*** Opening Input records ***

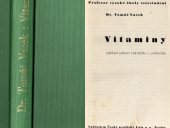 kniha Vitaminy, základ zdraví lidského i zvířecího, Česká grafická Unie 1941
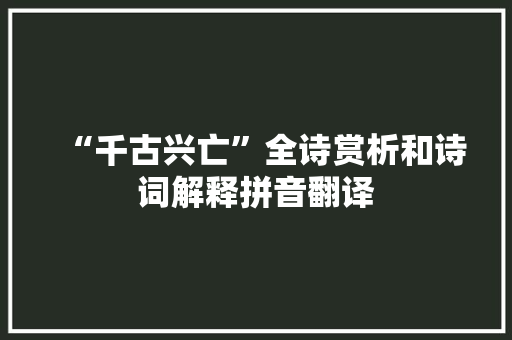 “千古兴亡”全诗赏析和诗词解释拼音翻译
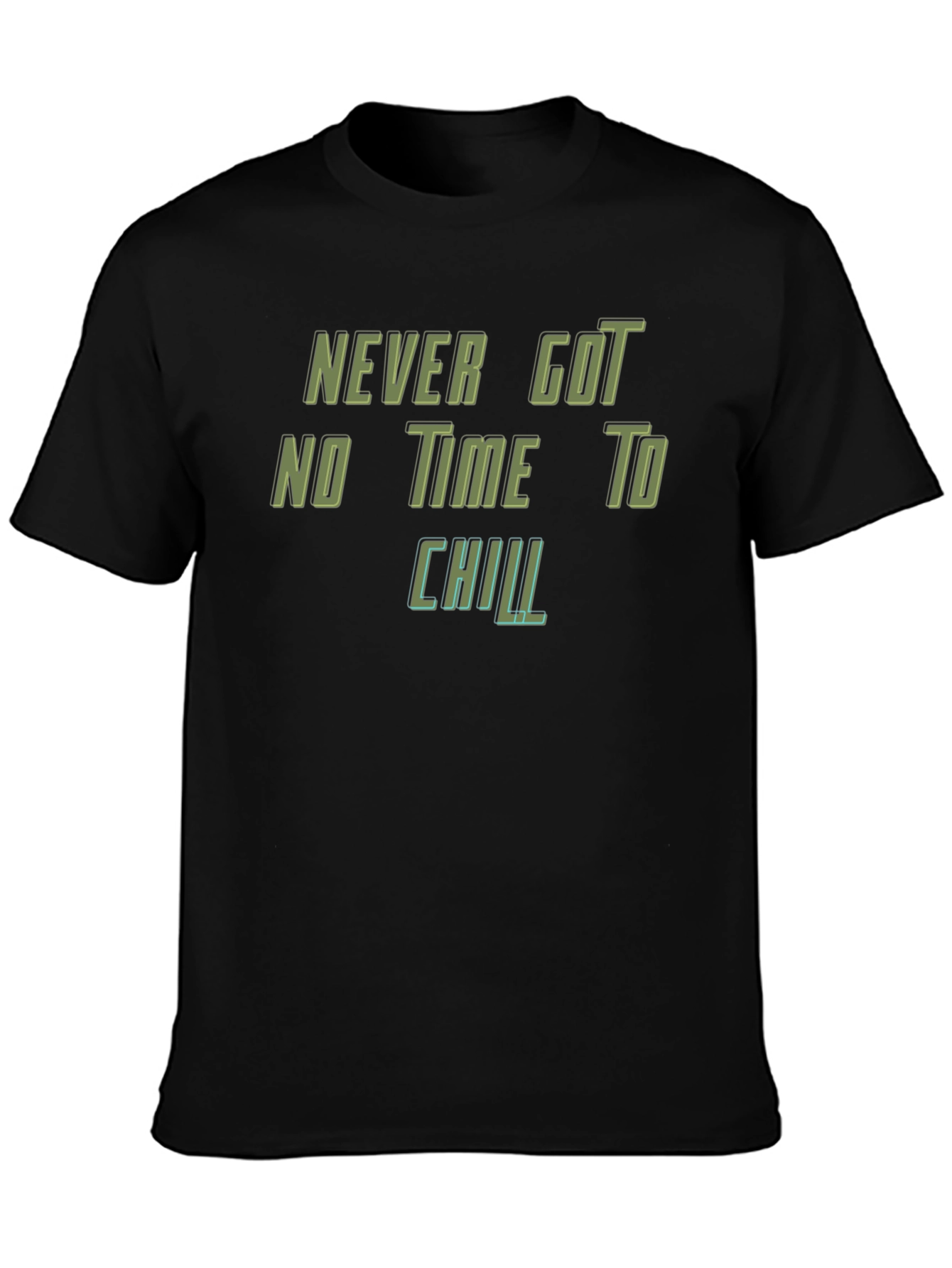 Never Got No Time To Chill Black T-Shirt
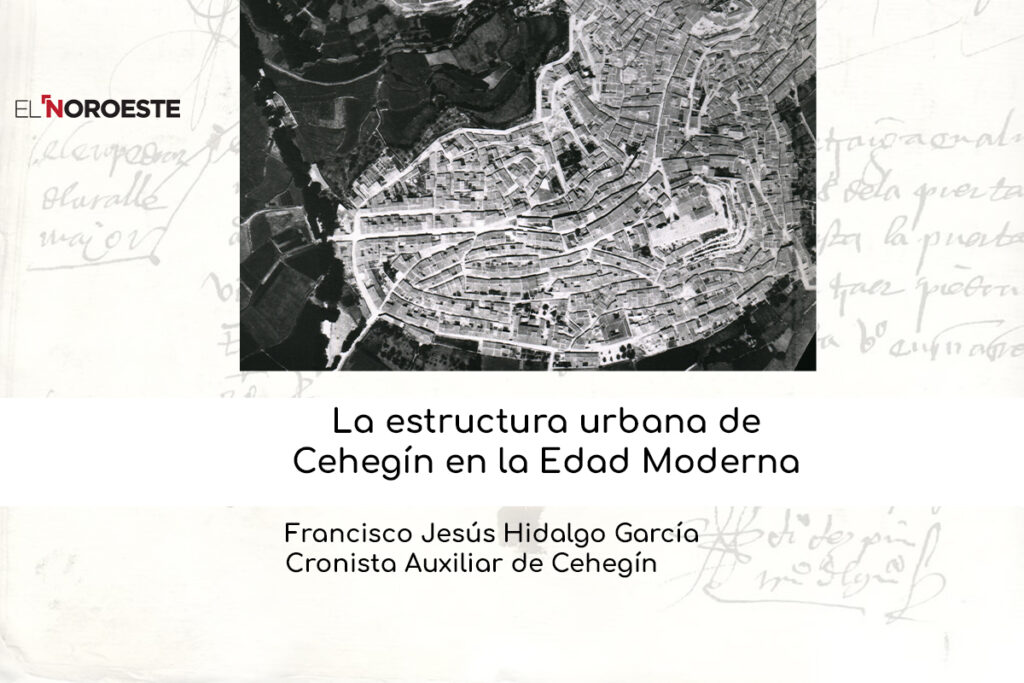 La estructura urbana de Cehegín en la Edad Moderna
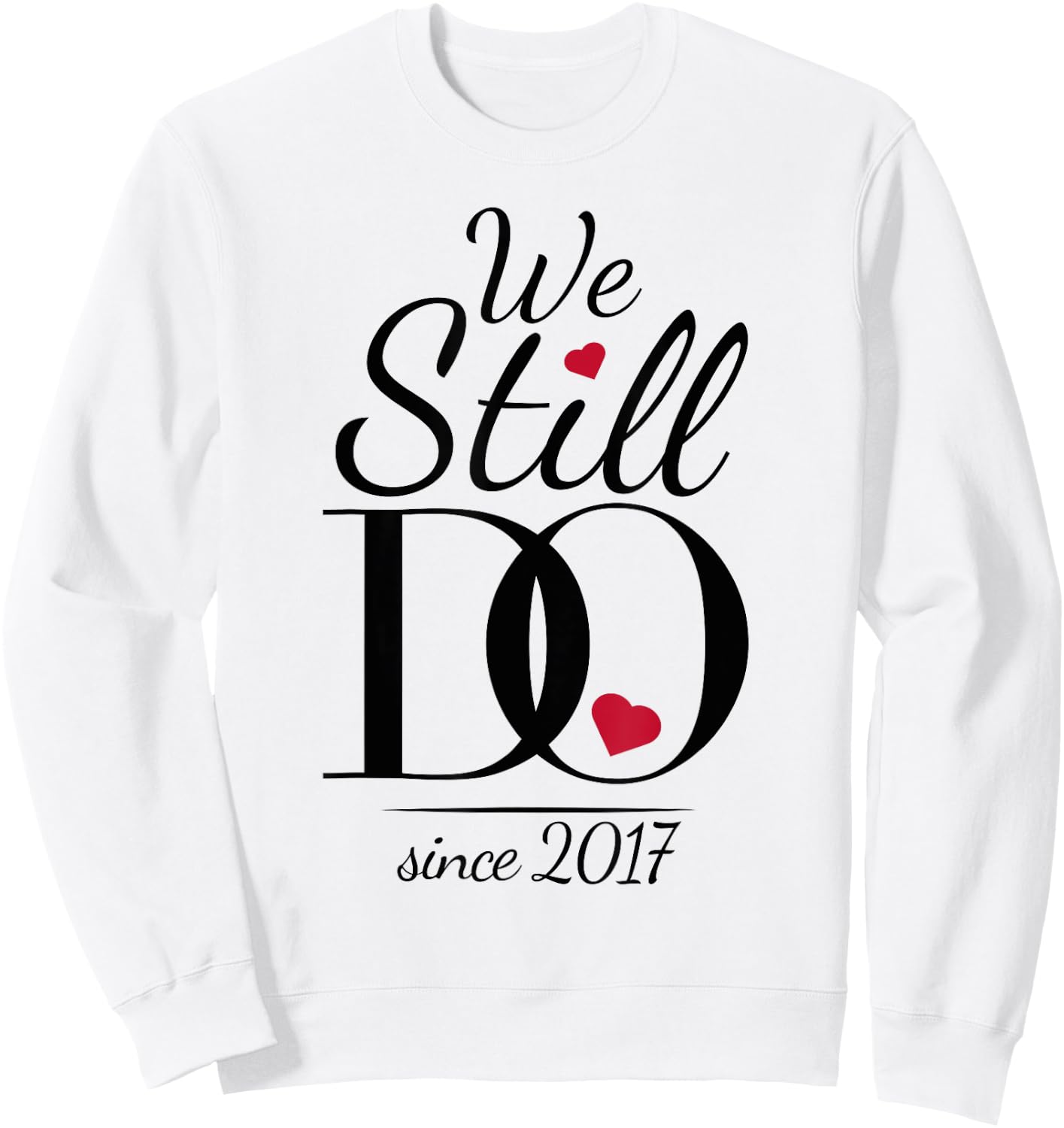 Wedding Anniversary - We Still Do Since 2017 Sweatshirt - Sweatshirt | White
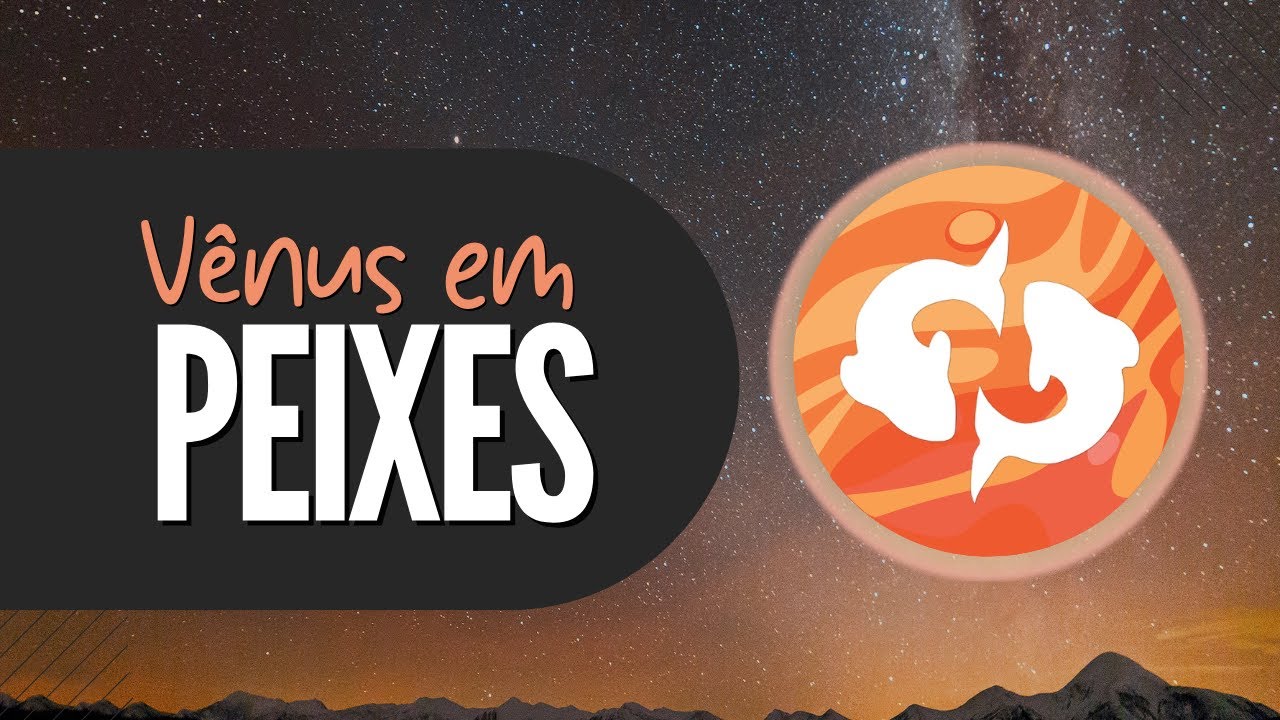 Vênus em Peixes | Romantismo e sensibilidade aguçada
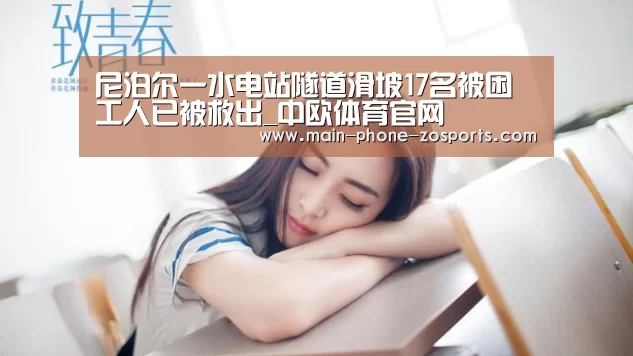 尼泊尔一水电站隧道滑坡17名被困工人已被救出_中欧体育官网(图3) zoty体育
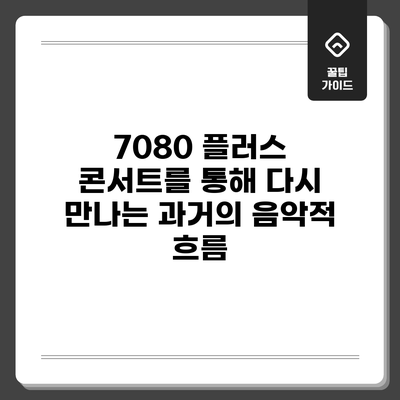 7080 플러스 콘서트를 통해 다시 만나는 과거의 음악적 흐름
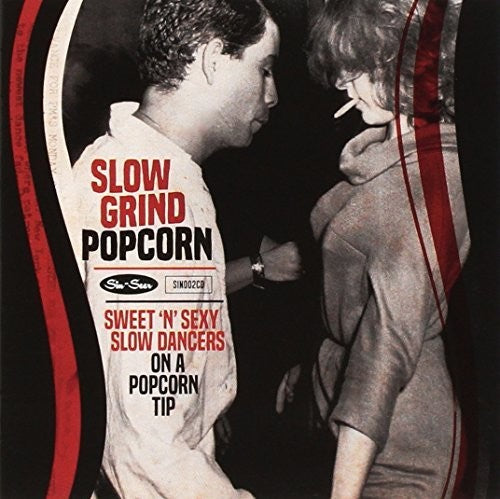 Slow Grind Popcorn Sweet N Sexy Slow Dancers / Var - Slow Grind Popcorn Sweet N Sexy Slow Dancers / Var - Music CD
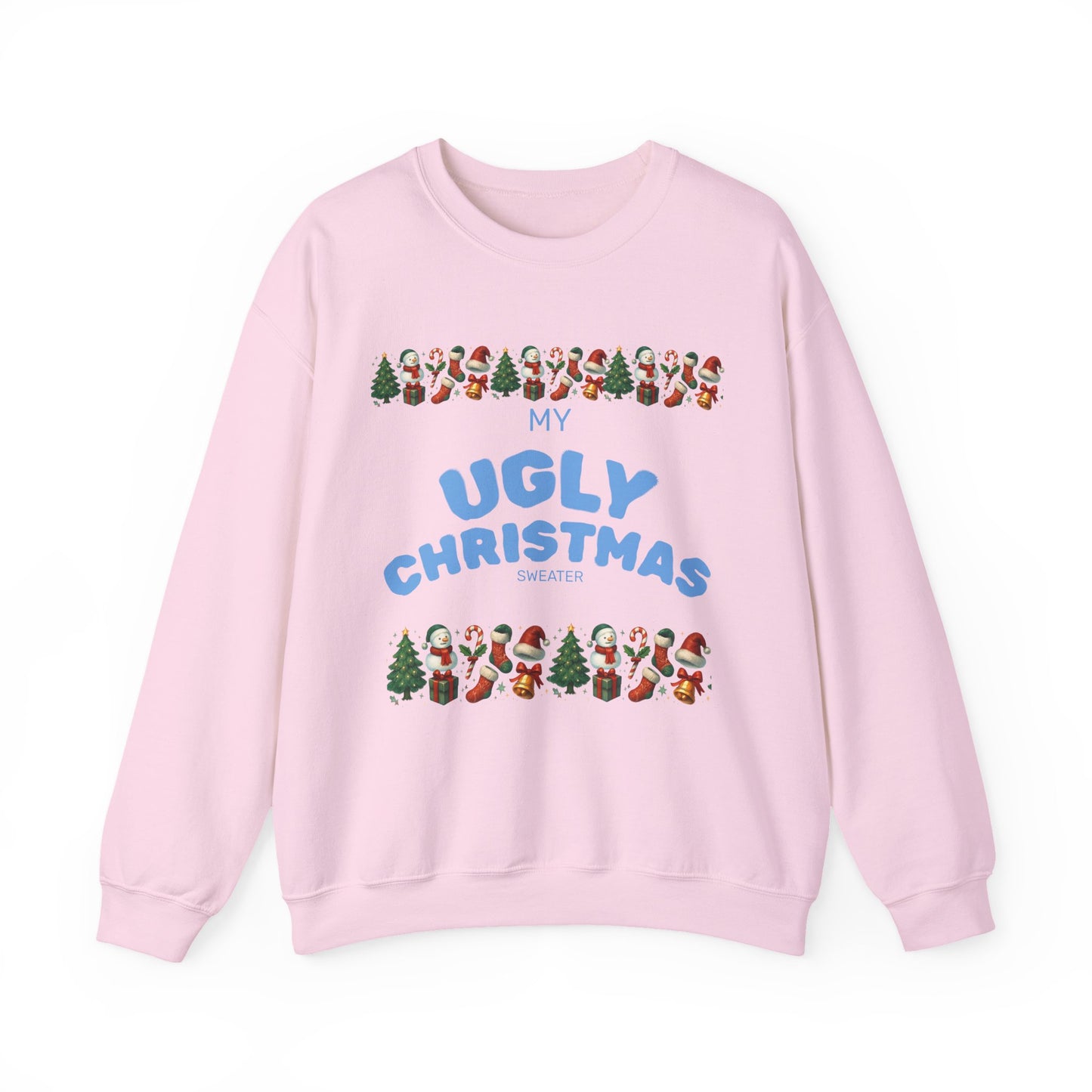 My Ugly Christmas Sweater, Sweatshirt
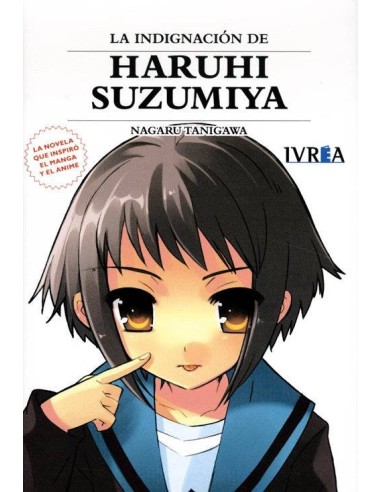 LA INDIGNACION DE HARUHI SUZUMIYA (NOVELA)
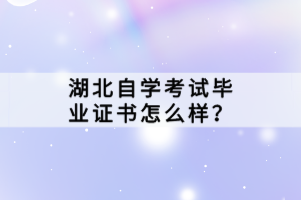 湖北自學(xué)考試畢業(yè)證書怎么樣？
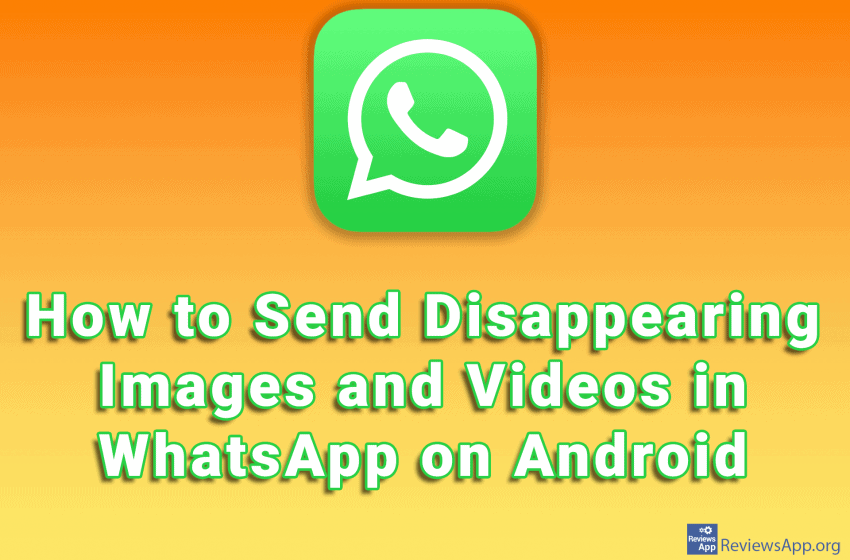 How to Send Disappearing Images and Videos in WhatsApp on Android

*** Closing Input records ***

Can you retype every record above exactly, leaving out the pictures?

 kniha Vitaminy, základ zdraví lidského i zvířecího, Česká grafická Unie 1941
 “千古兴亡”全诗赏析和诗词解释拼音翻译
 Never Got No Time To Chill Black T-Shirt
 La estructura urbana de Cehegín en la Edad Moderna
 Wedding Anniversary - We Still Do Since 2017 Sweatshirt - Sweatshirt | White
 Vênus em Peixes | Romantismo e sensibilidade aguçada
 尼泊尔一水电站隧道滑坡17名被困工人已被救出_中欧体育官网(图3) zoty体育
 7080 플러스 콘서트를 통해 다시 만나는 과거의 음악적 흐름
 Slow Grind Popcorn Sweet N Sexy Slow Dancers / Var - Slow Grind Popcorn Sweet N Sexy Slow Dancers / Var - Music CD
 My Ugly Christmas Sweater, Sweatshirt
 LA INDIGNACION DE HARUHI SUZUMIYA (NOVELA)
 湖北自學(xué)考試畢業(yè)證書怎么樣？
 How to Send Disappearing Images and Videos in WhatsApp on Android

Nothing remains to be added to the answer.